Ringing the changes
Updated: 2011-08-08 09:14
By Shen Jingting (China Daily)
Decline of shanzhai
MIC mobile phones usually fall into three categories. The first refers to handsets made by the Chinese manufacturing bases of global brands, or original design manufacturer (ODM) partners, which carry global brands and are shipped globally though those companies' own logistics systems.
The second refers to handsets made by domestic companies (such as Huawei, ZTE and Lenovo Group), or original equipment manufacturer (OEM) partners, which bear Chinese brands.
Shanzhai (copycat) mobile phones - that is handsets with unknown or unidentifiable brands - belong to the third category. "They are made by hundreds, or even thousands, of 'gray' manufacturers mainly located in Shenzhen and the surrounding areas," said Linda Sui.
She pointed out that shanzhai handsets, also known as "white-box" phones, often have no valid International Mobile Equipment Identifier numbers. That means the handsets are not subject to the regular testing processes and manufacturers can avoid paying a multitude of taxes.
North Huaqiang business street may now be famous as one of the largest mobile-phone distribution centers, but it was once equally famous for selling shanzhai models.
Cao Xiaohui, from Henan province, who has run a small counter in the Yuanwang Digital Mall in the North Huaqiang business district for more than three years, said shanzhai sales are falling.
"The price of branded handsets is dropping, which attracts more buyers. Meanwhile, people tend to buy smart phones now because they have many fun applications," Cao said.
Kyle Sun, a mobile-terminal analyst at the German research firm GfK Group, said sales of shanzhai handsets have declined rapidly in the domestic market since the beginning of this year.
"Domestically speaking, the major market for shanzhai products is in the rural areas. However, many branded phone companies have managed to build up a presence in fourth- to sixth-tier cities, by selling their wares at prices comparable with shanzhai products," said Sun.
In addition, international brands are also penetrating the rural market through the sale of low-end devices or subsidized mobile phones, he added.
The profit margin of shanzhai products is being dramatically squeezed because of the increasing costs of labor and materials, in addition to rising logistics costs associated with fluctuations in the price of oil, according to Strategy Analytics' Sui.
A government crackdown has also had an impact: in shenzhen's North Huaqiang business street, hundreds of shanzhai retailers have drawn back and ceased trading since the end of last year, leaving empty counters in the marketplace.
More importantly, third-generation (3G) technology has also taken off in some emerging markets, including China.
There is stricter control on intellectual property rights for 3G phones, as well as the increasing importance of the mobile ecosystem - the relationship between all the companies involved in the industry, from chipmakers to phone manufacturers- which have conspired to push shanzhai phones into a disadvantaged position compared with legitimate products.
"We forecast the gray phone industry will further slip on a global basis," Sui told China Daily.

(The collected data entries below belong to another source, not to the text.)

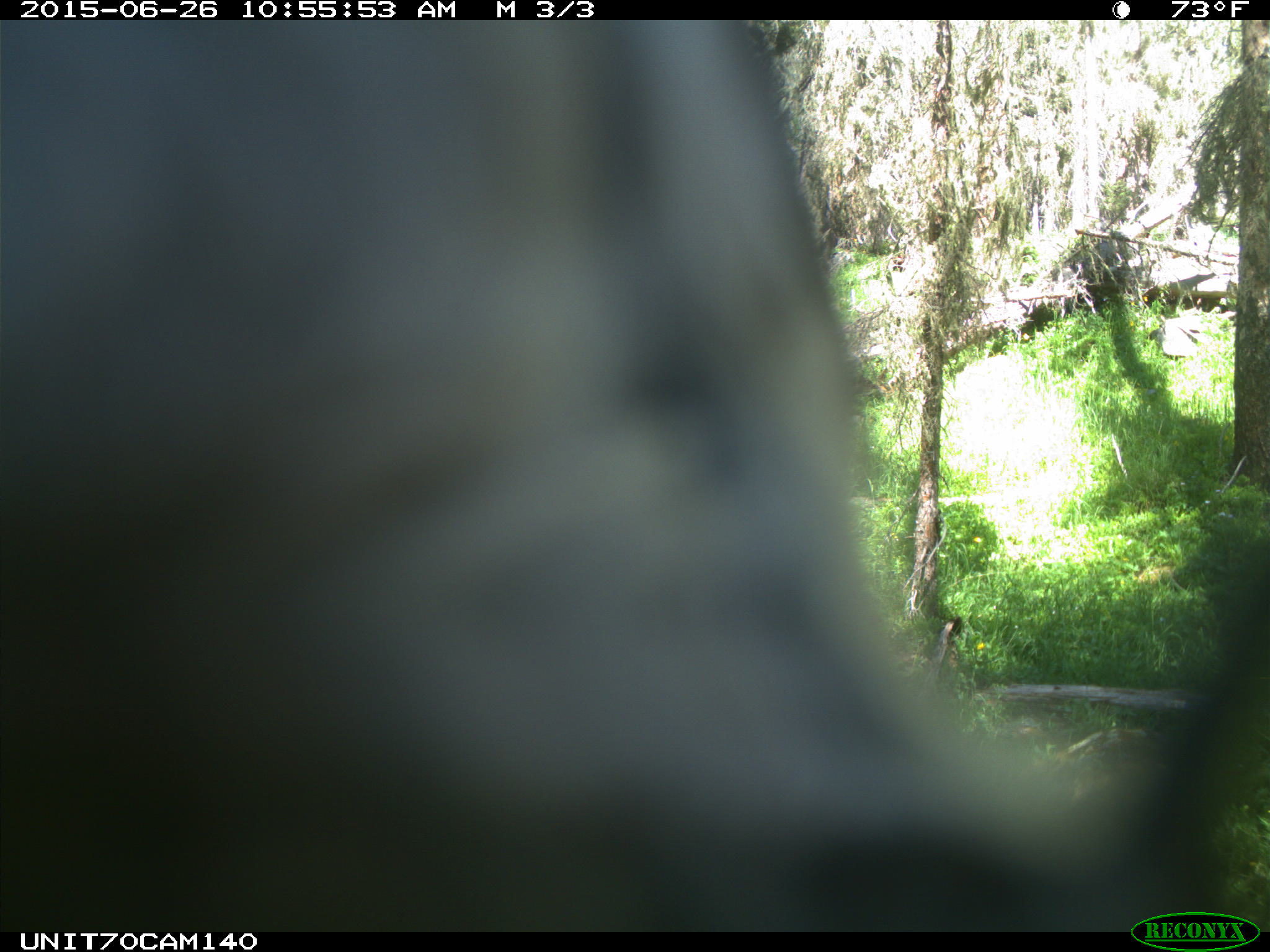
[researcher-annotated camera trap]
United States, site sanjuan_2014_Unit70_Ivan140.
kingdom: Animalia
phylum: Chordata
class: Aves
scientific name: Aves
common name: birds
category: unidentified bird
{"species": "unidentified bird (birds) (Aves)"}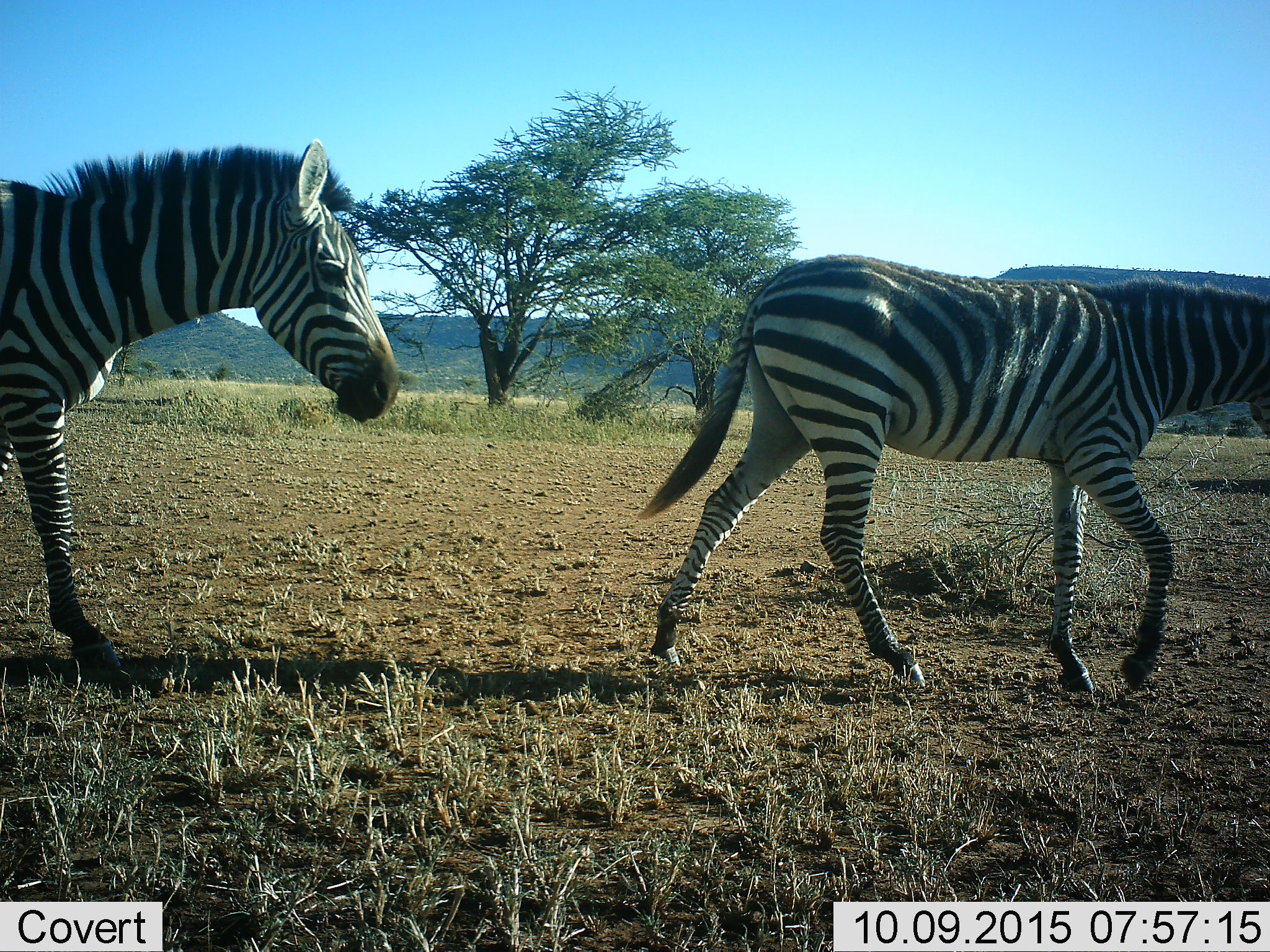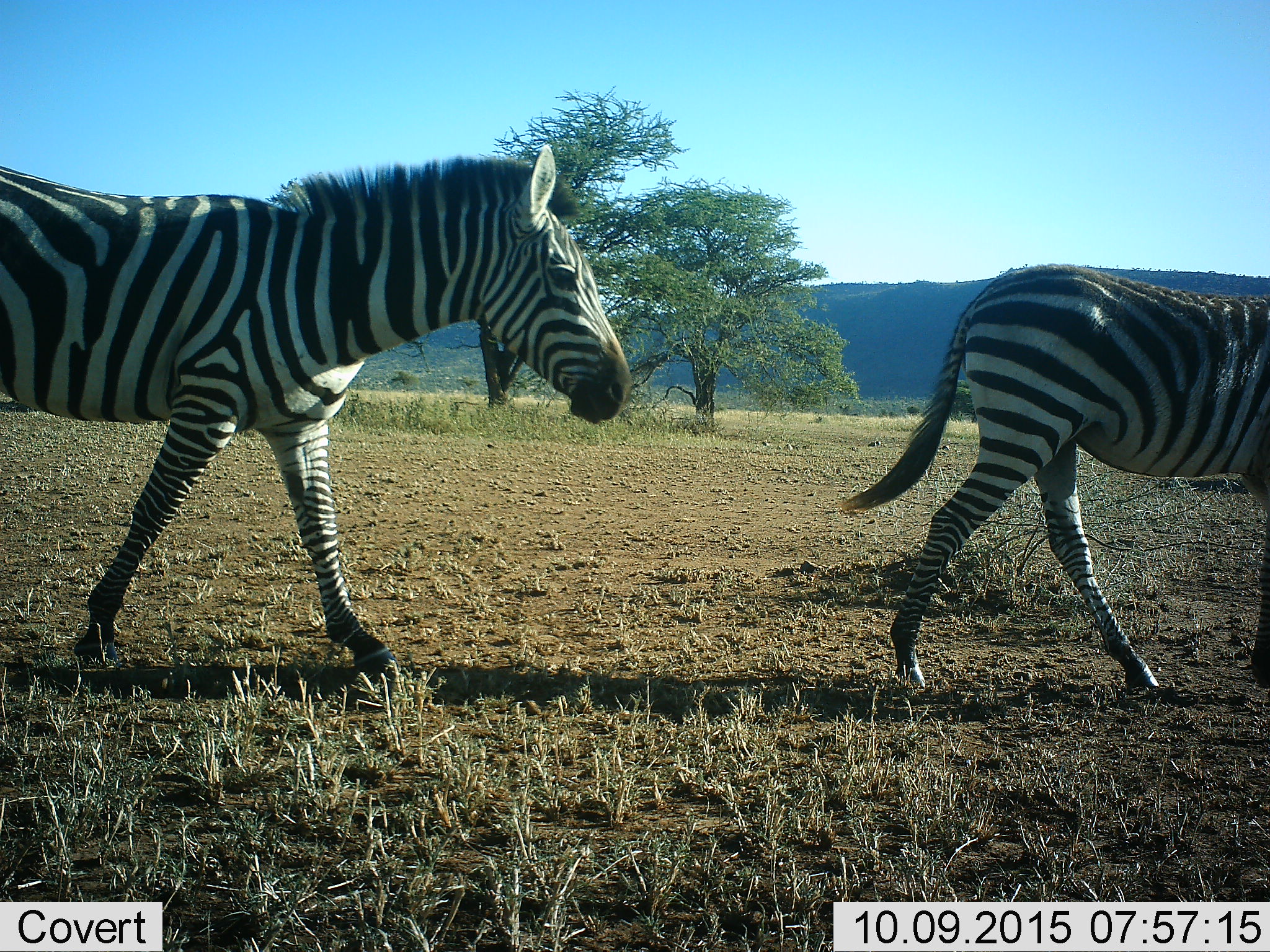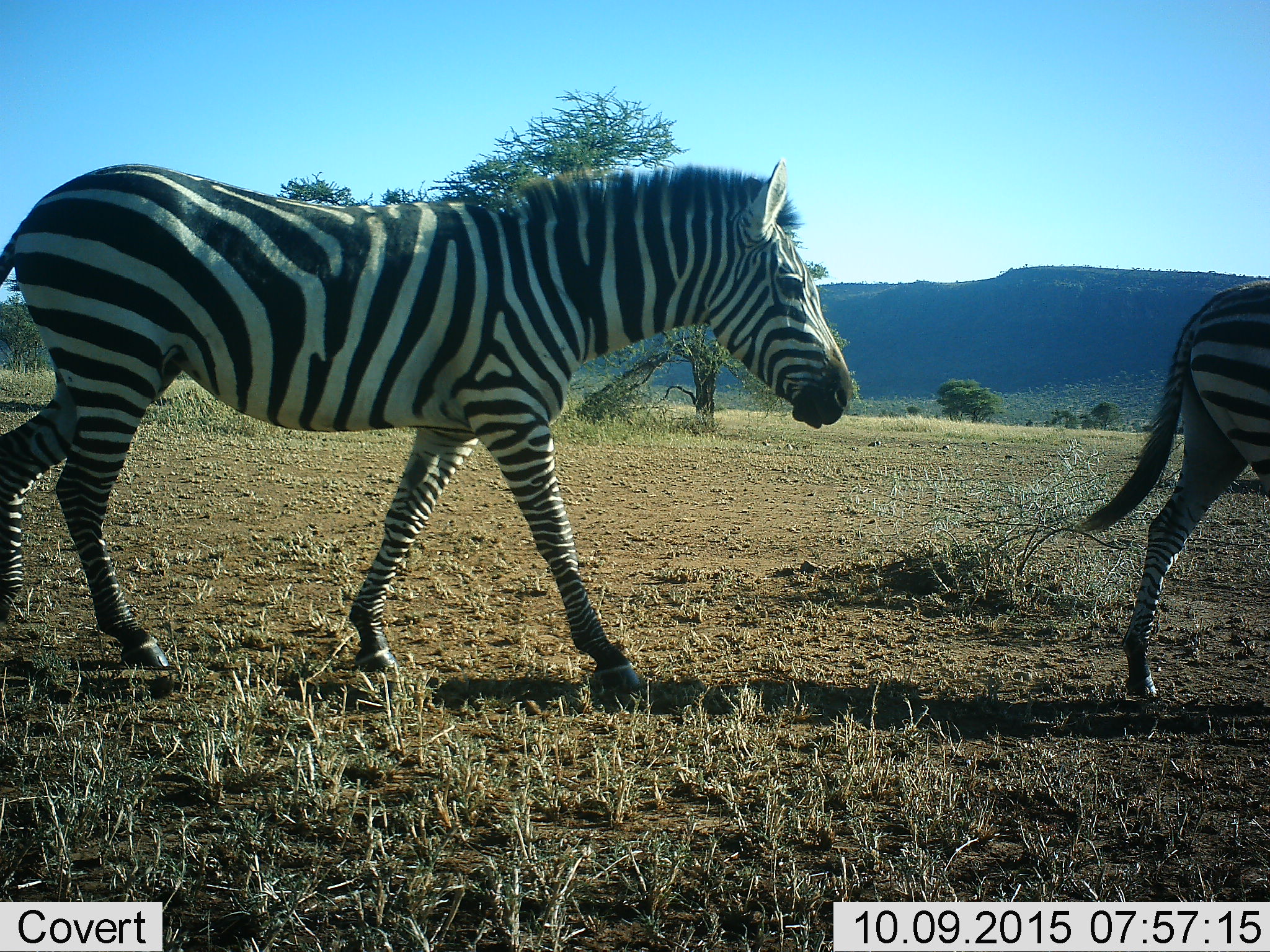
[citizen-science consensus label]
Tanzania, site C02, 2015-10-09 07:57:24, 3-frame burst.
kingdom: Animalia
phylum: Chordata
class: Mammalia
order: Perissodactyla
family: Equidae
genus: Equus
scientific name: Equus quagga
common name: plains zebra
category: zebra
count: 2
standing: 5%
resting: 0%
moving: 100%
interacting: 0%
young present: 5%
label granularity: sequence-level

However, providing that they can accumulate sufficient capital and research and development sources, a shift toward legitimate production would be a good move for some shanzhai makers, she added.
"We do see shanzhai phone producers building up their brands in China and globally. Vendors also want to sell 3G and smart phones, but they have not been able to affect the market yet," Gartner's C.K. Lu pointed out.
"White-box manufacturers also face a risk if they become bigger because a higher profile means that they may attract legal action from the global brands," Lu added, referring to G'Five International Ltd, a Shenzhen-based handset supplier that mainly sells phones in Asian and African countries, and was sued by Nokia in India for alleged infringement of intellectual property rights.